Extract:
--- START ---
Markets rallied as expectation of a deal mounted through the day, with bank stocks in Europe climbing dramatically and major indices in Europe and the United States posting strong gains.

The program for private bondholders, expected to be worth about $70 billion to Greece over the next three years, carries some uncertainty. Though offered voluntarily as a way to allow investors to swap existing bonds for longer-term notes, lessening Greece’s need for cash, it may prompt credit-rating agencies to declare the country in default.

The new program tries to work around that problem, and in particular to answer the threat that the European Central Bank would stop lending money to Greek banks if a default declaration were made. The program guarantees Greek banks access to cash and offers the ECB billions in guarantees and extra capital so that it will continue its lending.

ECB President Jean-Claude Trichet said he was satisfied with the outcome, although “we don’t know yet what the consequences will be” when rating agencies study the plan.

A U.S. official who spoke on the condition of anonymity said the program should prove a substantial step toward stabilizing Europe’s problems. President Obama has consulted with German Chancellor Angela Merkel, in particular, and encouraged aggressive steps.

The International Monetary Fund’s managing director, Christine Lagarde, the former French finance minister who helped craft last year’s unsuccessful response to the European crisis, called the new program “comprehensive and constructive.”

The centerpiece of the program is new loans to Greece, a country whose existing $160 billion rescue plan slipped off course with a deeper-than-expected recession and slower-than-expected economic reform. Buried under more than $400 billion in outstanding loans, the equivalent of 150 percent of the country’s annual economic output, Greece’s economy is still contracting
and unemployment has topped 16 percent.
--- END ---
Exercise set:
1. Condense the paragraph of the Greek debt article that begins "The program for private bondholders" into a short bulleted list that keeps its main facts.
2. From the Greek debt article, set down word for word the passage from "The program for" up to and including "country in default.".

Excerpted data:
--- START ---
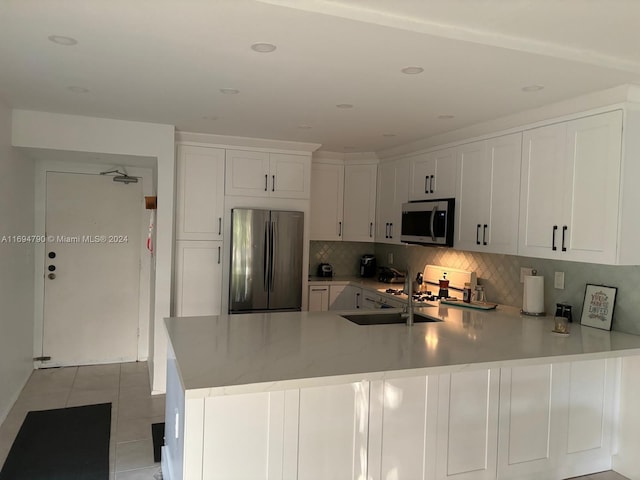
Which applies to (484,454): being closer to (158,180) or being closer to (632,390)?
(632,390)

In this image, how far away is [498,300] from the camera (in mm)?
3855

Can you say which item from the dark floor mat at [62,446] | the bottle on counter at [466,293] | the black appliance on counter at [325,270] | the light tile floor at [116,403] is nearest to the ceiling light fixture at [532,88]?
the bottle on counter at [466,293]

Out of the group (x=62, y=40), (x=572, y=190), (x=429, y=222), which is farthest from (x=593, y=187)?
(x=62, y=40)

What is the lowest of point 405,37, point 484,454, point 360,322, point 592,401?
point 484,454

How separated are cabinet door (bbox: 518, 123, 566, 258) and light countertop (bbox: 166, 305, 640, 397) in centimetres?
55

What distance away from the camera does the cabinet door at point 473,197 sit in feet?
11.9

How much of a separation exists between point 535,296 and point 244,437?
233cm

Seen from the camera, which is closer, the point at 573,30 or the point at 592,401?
the point at 573,30

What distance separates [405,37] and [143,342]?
168 inches

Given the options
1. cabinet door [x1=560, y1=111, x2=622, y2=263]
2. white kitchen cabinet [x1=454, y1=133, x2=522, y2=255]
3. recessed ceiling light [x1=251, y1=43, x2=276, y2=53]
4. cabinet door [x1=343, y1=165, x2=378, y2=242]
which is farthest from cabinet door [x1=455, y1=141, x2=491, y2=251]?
recessed ceiling light [x1=251, y1=43, x2=276, y2=53]

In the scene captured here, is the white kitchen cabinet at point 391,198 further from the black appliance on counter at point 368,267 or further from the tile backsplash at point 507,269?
the black appliance on counter at point 368,267

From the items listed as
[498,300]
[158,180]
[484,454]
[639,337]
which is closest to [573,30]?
[639,337]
--- END ---
Solutions per task:
1.
- The private bondholder program is expected to be worth about $70 billion to Greece over the next three years, but it carries some uncertainty.
- It is voluntary and lets investors swap existing bonds for longer-term notes, which lessens Greece's need for cash.
- It may still prompt credit-rating agencies to declare Greece in default.

2.
The program for private bondholders, expected to be worth about $70 billion to Greece over the next three years, carries some uncertainty. Though offered voluntarily as a way to allow investors to swap existing bonds for longer-term notes, lessening Greece’s need for cash, it may prompt credit-rating agencies to declare the country in default.